My Scholarship entry - Seeing the world through other eyes

WORLDWIDE | Thursday, 12 April 2012 | Views [168] | Scholarship Entry

We went to the thinning-out east side of town, away from the glaring white sands of China Beach and the cafés downtown humming with card games and toward the green-swarded mountains, which resounded intermittently with the dynamite of quarries. Down a dirty lane, past wandering cows and teal-colored concrete bungalows askance to the road until we reached our destination, a moldering collection of custard-yellow buildings clustered disconsolately around a grass-bare courtyard. The gate faced the director’s office, which had been decked out in a motley amalgam of Tet and Christmas cheer.

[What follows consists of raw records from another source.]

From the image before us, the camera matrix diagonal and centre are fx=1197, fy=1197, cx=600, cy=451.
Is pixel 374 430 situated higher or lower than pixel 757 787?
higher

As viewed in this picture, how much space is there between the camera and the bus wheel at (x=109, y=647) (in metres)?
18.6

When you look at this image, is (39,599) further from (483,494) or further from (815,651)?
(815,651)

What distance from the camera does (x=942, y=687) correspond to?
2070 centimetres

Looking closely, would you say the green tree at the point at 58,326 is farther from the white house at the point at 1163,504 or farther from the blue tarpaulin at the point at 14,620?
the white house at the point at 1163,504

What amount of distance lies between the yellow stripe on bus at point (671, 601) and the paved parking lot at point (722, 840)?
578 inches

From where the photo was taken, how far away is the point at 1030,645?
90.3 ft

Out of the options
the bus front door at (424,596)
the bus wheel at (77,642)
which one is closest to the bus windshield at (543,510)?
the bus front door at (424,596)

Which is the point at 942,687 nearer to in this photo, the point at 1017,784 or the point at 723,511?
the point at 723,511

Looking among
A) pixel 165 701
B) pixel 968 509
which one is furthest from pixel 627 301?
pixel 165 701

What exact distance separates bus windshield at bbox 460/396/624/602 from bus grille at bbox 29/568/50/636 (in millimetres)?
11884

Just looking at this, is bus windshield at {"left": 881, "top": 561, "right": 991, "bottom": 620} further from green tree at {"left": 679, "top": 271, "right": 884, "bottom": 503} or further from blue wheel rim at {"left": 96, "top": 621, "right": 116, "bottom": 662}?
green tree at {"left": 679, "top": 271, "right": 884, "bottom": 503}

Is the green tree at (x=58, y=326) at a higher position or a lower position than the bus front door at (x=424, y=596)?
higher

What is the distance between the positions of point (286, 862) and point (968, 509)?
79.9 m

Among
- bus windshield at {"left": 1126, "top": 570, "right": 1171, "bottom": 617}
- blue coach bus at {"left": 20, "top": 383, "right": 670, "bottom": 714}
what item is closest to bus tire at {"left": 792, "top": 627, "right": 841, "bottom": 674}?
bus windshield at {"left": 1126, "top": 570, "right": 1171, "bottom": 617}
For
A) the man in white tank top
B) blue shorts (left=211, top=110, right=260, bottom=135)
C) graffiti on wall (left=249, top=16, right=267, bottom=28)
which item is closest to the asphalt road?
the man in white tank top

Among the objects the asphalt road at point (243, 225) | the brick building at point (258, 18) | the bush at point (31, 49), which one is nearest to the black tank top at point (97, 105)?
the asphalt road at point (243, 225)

The name of the place, translated, is Social Support. In the United States they used to call places like this poor houses. I was there to see a disabled girl. Hanh was not an orphan in the American sense of having two dead parents but, rather, had been left in the dark of night outside the gates by a relative who could no longer care for her.
Even before my friend turned off the motorcycle engine, Hanh approached us eagerly, smiling and turning shyly away while holding out a hand for me. Hanh loves nothing more than circumambulating the walkways of this, her tiny, pent-in world. She has a ragged haircut, doubtless the best her caregivers could do with a vivacious girl with no words, and scabs on her arms from scratching at scabies, a common problem with so many children sleeping on rattan bunks in close proximity to each other.
I took Hanh’s hand, which in contradistinction to the soft middle-class women’s hands I was familiar with had the texture of very fine sandpaper. Together we walked. She would get excited when a narrower path branched off near the conference room. Here was, perhaps, the only choice in her life, and I was one of the few people she could impose her will on. Always, she’d turn and give me the best smile in the world, and laugh, and that made me feel so special, to know that I had helped to make this halting autistic girl happy!